¿Quién era Baltazar Ushca?: El fotógrafo Manolo Avilés recuerda los viajes que emprendió junto al último hielero del Chimborazo
No recuerdo la primera vez que oí hablar del “último hielero del Chimborazo”, pero estoy seguro que fue hace al menos 15 años atrás. Sonaba como una leyenda, un gladiador que debía ir al glaciar a una batalla. Y vaya que lo era.
Como fotógrafo de paisajes y culturas era difícil no querer documentar esta actividad, que, como indicaba su nombre, “el último hielero”, seguro estaba por desaparecer. Investigué algo y descubrí que Baltazar era el último hielero en América, ya que en los Himalayas aún se dedican a esta antigua labor.
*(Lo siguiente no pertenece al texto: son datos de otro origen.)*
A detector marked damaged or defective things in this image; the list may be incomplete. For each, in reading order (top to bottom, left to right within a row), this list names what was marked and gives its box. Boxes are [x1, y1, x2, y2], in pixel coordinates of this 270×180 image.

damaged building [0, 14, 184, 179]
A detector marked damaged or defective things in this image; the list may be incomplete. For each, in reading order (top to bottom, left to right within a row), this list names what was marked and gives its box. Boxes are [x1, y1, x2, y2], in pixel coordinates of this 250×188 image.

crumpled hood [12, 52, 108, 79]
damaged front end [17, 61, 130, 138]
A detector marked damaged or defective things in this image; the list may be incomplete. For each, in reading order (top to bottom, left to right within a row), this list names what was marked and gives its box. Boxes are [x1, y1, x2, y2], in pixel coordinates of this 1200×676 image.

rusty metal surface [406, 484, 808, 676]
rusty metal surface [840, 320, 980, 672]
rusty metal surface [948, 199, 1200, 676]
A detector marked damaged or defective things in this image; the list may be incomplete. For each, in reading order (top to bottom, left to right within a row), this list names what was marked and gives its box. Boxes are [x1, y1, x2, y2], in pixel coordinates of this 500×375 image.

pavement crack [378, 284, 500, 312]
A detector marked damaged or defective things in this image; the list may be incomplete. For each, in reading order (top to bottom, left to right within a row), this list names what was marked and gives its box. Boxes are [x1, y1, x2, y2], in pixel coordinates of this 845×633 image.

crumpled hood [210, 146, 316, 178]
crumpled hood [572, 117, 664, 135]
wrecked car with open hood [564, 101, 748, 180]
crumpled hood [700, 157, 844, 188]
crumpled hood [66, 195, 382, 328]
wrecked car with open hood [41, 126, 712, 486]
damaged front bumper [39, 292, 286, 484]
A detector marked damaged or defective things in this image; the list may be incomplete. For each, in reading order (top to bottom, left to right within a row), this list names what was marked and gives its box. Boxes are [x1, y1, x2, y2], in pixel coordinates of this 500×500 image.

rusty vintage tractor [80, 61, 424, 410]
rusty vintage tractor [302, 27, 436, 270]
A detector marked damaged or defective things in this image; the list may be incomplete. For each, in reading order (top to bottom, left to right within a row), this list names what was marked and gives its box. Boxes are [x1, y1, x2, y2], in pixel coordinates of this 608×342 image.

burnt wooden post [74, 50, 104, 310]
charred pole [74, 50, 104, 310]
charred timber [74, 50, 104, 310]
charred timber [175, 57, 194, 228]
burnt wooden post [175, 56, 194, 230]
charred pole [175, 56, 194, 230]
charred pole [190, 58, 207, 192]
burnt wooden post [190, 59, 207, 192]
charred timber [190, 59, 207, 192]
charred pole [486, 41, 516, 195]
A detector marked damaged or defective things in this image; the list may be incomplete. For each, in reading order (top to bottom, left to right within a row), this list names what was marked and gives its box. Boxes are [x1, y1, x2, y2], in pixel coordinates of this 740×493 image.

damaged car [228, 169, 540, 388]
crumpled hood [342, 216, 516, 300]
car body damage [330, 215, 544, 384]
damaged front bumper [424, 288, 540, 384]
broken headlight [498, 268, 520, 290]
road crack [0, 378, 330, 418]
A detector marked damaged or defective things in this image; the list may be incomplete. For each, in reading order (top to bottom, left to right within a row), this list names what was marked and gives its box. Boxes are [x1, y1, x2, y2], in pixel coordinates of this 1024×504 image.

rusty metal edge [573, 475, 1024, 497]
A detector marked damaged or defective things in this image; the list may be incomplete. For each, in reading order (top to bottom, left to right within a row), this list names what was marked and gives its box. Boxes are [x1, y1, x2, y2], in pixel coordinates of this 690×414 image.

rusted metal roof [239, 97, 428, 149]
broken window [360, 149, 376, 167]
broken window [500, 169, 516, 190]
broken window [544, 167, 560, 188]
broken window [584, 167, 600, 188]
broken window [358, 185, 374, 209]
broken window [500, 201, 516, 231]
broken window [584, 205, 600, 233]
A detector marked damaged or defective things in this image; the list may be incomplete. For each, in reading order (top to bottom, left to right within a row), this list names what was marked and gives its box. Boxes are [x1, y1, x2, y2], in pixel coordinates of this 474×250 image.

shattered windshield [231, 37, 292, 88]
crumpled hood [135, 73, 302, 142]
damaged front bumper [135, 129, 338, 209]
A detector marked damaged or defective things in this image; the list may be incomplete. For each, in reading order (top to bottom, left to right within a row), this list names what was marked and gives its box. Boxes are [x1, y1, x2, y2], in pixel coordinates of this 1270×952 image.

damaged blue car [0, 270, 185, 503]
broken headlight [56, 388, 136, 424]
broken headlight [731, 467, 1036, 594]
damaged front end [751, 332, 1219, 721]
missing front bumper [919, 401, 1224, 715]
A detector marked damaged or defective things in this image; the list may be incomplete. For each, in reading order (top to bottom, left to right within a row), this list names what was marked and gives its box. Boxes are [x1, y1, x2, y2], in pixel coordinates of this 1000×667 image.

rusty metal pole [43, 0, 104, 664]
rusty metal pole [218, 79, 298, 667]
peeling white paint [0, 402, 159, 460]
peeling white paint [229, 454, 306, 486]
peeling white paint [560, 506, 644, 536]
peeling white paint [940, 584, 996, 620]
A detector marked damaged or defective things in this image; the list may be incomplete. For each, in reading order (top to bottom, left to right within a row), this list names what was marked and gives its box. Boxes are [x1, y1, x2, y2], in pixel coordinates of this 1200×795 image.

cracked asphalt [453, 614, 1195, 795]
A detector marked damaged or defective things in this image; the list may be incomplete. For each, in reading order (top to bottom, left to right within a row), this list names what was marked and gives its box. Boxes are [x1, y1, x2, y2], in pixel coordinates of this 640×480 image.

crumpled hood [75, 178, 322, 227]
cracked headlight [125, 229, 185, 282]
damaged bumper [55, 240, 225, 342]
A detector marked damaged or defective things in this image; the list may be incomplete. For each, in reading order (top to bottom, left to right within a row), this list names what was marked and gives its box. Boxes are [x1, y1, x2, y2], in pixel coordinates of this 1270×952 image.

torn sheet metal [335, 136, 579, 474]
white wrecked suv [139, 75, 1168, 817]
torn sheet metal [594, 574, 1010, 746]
Lea también | Baltazar Ushca es velado en ceremonia que reunió a sus seres queridos en el Municipio de Guano
Me contaba él mismo que antes habían más hieleros que llevaban los cubos de glaciar a Riobamba, al mercado, y que la gente disfrutaba de los granizados. Incluso se los llevaba a las casas para refrigerar los alimentos.
En fin, ahora la pregunta era “¿Cómo lo encuentro?”. No existía la magia de las redes sociales y la información en internet era hasta cierto punto escueta. Por suerte, Daniel, un amigo andinista, conocía a su familia y me dio el teléfono de Juan, su yerno.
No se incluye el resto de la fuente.